— START OF INFORMATION SHOWN —
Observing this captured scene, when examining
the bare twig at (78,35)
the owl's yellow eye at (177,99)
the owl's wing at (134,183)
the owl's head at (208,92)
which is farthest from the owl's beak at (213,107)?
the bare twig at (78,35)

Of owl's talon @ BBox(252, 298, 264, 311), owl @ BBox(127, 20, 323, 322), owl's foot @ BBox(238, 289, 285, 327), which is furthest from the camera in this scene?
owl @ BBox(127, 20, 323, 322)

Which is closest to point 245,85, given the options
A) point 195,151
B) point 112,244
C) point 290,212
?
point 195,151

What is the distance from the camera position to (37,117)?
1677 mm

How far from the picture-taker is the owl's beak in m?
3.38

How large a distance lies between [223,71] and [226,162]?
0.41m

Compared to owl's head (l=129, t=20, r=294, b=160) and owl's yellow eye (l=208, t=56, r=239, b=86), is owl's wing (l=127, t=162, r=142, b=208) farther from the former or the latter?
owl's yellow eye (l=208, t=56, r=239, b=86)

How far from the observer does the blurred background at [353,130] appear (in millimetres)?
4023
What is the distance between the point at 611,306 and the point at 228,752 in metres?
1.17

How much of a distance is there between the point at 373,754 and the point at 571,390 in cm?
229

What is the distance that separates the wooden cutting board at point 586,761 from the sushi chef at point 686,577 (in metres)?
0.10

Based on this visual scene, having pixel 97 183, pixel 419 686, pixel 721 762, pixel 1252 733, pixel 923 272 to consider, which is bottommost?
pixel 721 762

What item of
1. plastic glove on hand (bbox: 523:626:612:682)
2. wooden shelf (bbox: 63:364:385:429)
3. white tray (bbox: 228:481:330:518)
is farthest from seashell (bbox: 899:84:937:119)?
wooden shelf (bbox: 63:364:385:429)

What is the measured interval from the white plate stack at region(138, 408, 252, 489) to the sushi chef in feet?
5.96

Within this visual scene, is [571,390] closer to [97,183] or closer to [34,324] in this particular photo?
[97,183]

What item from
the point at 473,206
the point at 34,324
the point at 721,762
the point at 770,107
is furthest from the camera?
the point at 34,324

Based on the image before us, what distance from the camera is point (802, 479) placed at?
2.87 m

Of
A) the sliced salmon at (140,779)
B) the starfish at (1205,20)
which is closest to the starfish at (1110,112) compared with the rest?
— END OF INFORMATION SHOWN —
Write out all the records again, swapping "sushi chef" for "sushi cook" each time it occurs and leaving all other text as it is.

ANSWER TO THIS TASK:
Observing this captured scene, when examining
the bare twig at (78,35)
the owl's yellow eye at (177,99)
the owl's wing at (134,183)
the owl's head at (208,92)
which is farthest from the owl's beak at (213,107)?
the bare twig at (78,35)

Of owl's talon @ BBox(252, 298, 264, 311), owl @ BBox(127, 20, 323, 322), owl's foot @ BBox(238, 289, 285, 327), which is furthest from the camera in this scene?
owl @ BBox(127, 20, 323, 322)

Which is closest to point 245,85, given the options
A) point 195,151
B) point 112,244
C) point 290,212
?
point 195,151

What is the distance from the camera position to (37,117)?
1677 mm

How far from the picture-taker is the owl's beak in m?
3.38

How large a distance lies between [223,71] and [226,162]?
0.41m

Compared to owl's head (l=129, t=20, r=294, b=160) and owl's yellow eye (l=208, t=56, r=239, b=86), is owl's wing (l=127, t=162, r=142, b=208) farther from the former or the latter?
owl's yellow eye (l=208, t=56, r=239, b=86)

How far from the observer does the blurred background at [353,130] appear (in millimetres)?
4023
What is the distance between the point at 611,306 and the point at 228,752 in metres?
1.17

How much of a distance is there between the point at 373,754 and the point at 571,390 in cm?
229

What is the distance that separates the wooden cutting board at point 586,761 from the sushi cook at point 686,577 (in metres)?
0.10

Based on this visual scene, having pixel 97 183, pixel 419 686, pixel 721 762, pixel 1252 733, pixel 923 272 to consider, which is bottommost?
pixel 721 762

What item of
1. plastic glove on hand (bbox: 523:626:612:682)
2. wooden shelf (bbox: 63:364:385:429)
3. white tray (bbox: 228:481:330:518)
is farthest from seashell (bbox: 899:84:937:119)?
wooden shelf (bbox: 63:364:385:429)

What is the measured interval from the white plate stack at region(138, 408, 252, 489) to the sushi cook in feet?
5.96

Within this visual scene, is [571,390] closer to [97,183] or closer to [34,324] in this particular photo?
[97,183]

What item from
the point at 473,206
the point at 34,324
the point at 721,762
the point at 770,107
is furthest from the camera?
the point at 34,324

Based on the image before us, what distance from the camera is point (802, 479) placed at?
2.87 m

Of
A) the sliced salmon at (140,779)
B) the starfish at (1205,20)
which is closest to the starfish at (1110,112) compared with the rest?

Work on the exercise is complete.